## ARTICLE
+++

The Crying Tree

The Crying Tree Cover

Naseem Rakha

Irene Stanley thought her world had come to an end when her 15-year-old son, Shep, was murdered in a robbery at their Oregon home. Daniel Robbin, who had spent his teenage years in and out of trouble, gave himself up to the police and was imprisoned in the State Penitentiary. Now, eighteen years later, Robbin is placed on Death Row awaiting a date for his execution. Irene's husband, Nate, has demons from the past of his own which he needs to face, and Shep's sister, Bliss, quickly learns that she too has a part to play in the healing of her family shattered by the tragedy. Irene, having reached the brink of suicide, comes to the realization that to survive she needs to overcome her grief and her hate for Robbin, and that she must face the secrets that she suspects surround Shep's murder. She turns full circle, defying both her family and the church, and finds that she is not only capable of forgiveness for the man who murdered her son, but also she comes to terms with understanding much more about events that happened that fateful afternoon back in Carlton. And perhaps the most painful realization of all, how little they as a family understood Shep. 'For anyone who has ever wondered how forgiveness is possible, even when the pain is overwhelming, wonder no more. "The Crying Tree" takes you on a journey you won't soon forget' - Sister Helen Prejean, author of "Dead Man Walking".

+++

## RAW DATA

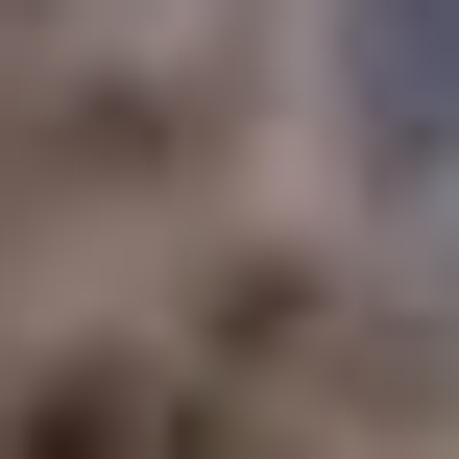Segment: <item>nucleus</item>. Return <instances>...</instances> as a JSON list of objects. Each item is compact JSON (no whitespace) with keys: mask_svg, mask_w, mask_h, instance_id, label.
<instances>
[{"mask_svg":"<svg viewBox=\"0 0 459 459\" xmlns=\"http://www.w3.org/2000/svg\"><path fill=\"white\" fill-rule=\"evenodd\" d=\"M242 436H266V411H242L145 290H121V315H24V339H0V459H242Z\"/></svg>","mask_w":459,"mask_h":459,"instance_id":"2","label":"nucleus"},{"mask_svg":"<svg viewBox=\"0 0 459 459\" xmlns=\"http://www.w3.org/2000/svg\"><path fill=\"white\" fill-rule=\"evenodd\" d=\"M315 48V145H339V218H436L459 194V0H290Z\"/></svg>","mask_w":459,"mask_h":459,"instance_id":"3","label":"nucleus"},{"mask_svg":"<svg viewBox=\"0 0 459 459\" xmlns=\"http://www.w3.org/2000/svg\"><path fill=\"white\" fill-rule=\"evenodd\" d=\"M266 97H290V24H194V0H121L73 48L0 73V242H194L242 218L266 169Z\"/></svg>","mask_w":459,"mask_h":459,"instance_id":"1","label":"nucleus"},{"mask_svg":"<svg viewBox=\"0 0 459 459\" xmlns=\"http://www.w3.org/2000/svg\"><path fill=\"white\" fill-rule=\"evenodd\" d=\"M73 24H121V0H0V73H24V48H73Z\"/></svg>","mask_w":459,"mask_h":459,"instance_id":"4","label":"nucleus"}]
</instances>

+++

## WORK TO COMPLETE
Carry on the book description of The Crying Tree, starting right after its final sentence.

## REPLY TO THE TASK
 Cover

Richard

The clue may be in the title but if The Crying Tree doesn’t bring you to tears, you have better control over your blubbing than I do.

This is an astonishing debut novel by Naseem Rakha. The principal planks of the plot are straightforward enough: a gentle, musically gifted 15 year old boy, Shep, is shot at the family home in Oregon by a drifter.

Shep’s father arrives to find his son dying and despite battlefield training from his days in Vietnam, and more recent experience as a police officer, there is nothing he can do to stop the boy’s life ebbing away.

The tragedy paralyses the family’s lives. Shep’s mother, Irene, retreats into a cauldron of hatred for the killer, who quickly turns himself in and is given the state’s harshest sentence: death by lethal injection. Shep’s parents and sister sink into a dreadful limbo, waiting for the sentence to be carried out. It is the only thing they believe will bring them healing, and allow them to move on with their lives.

It is a long wait. Only now, 19 years after the murder, all legal processes exhausted, is the execution finally at hand. But one person is prepared to make a last effort to save the killer’s life. Shep’s mother.

Her reasons, and the impact on her family, make for an utterly absorbing, rollercoaster read. The ethics of the state choosing to take a life for a life are compellingly dissected, and the pain of losing a beloved child is hauntingly described. What a start for a new writer.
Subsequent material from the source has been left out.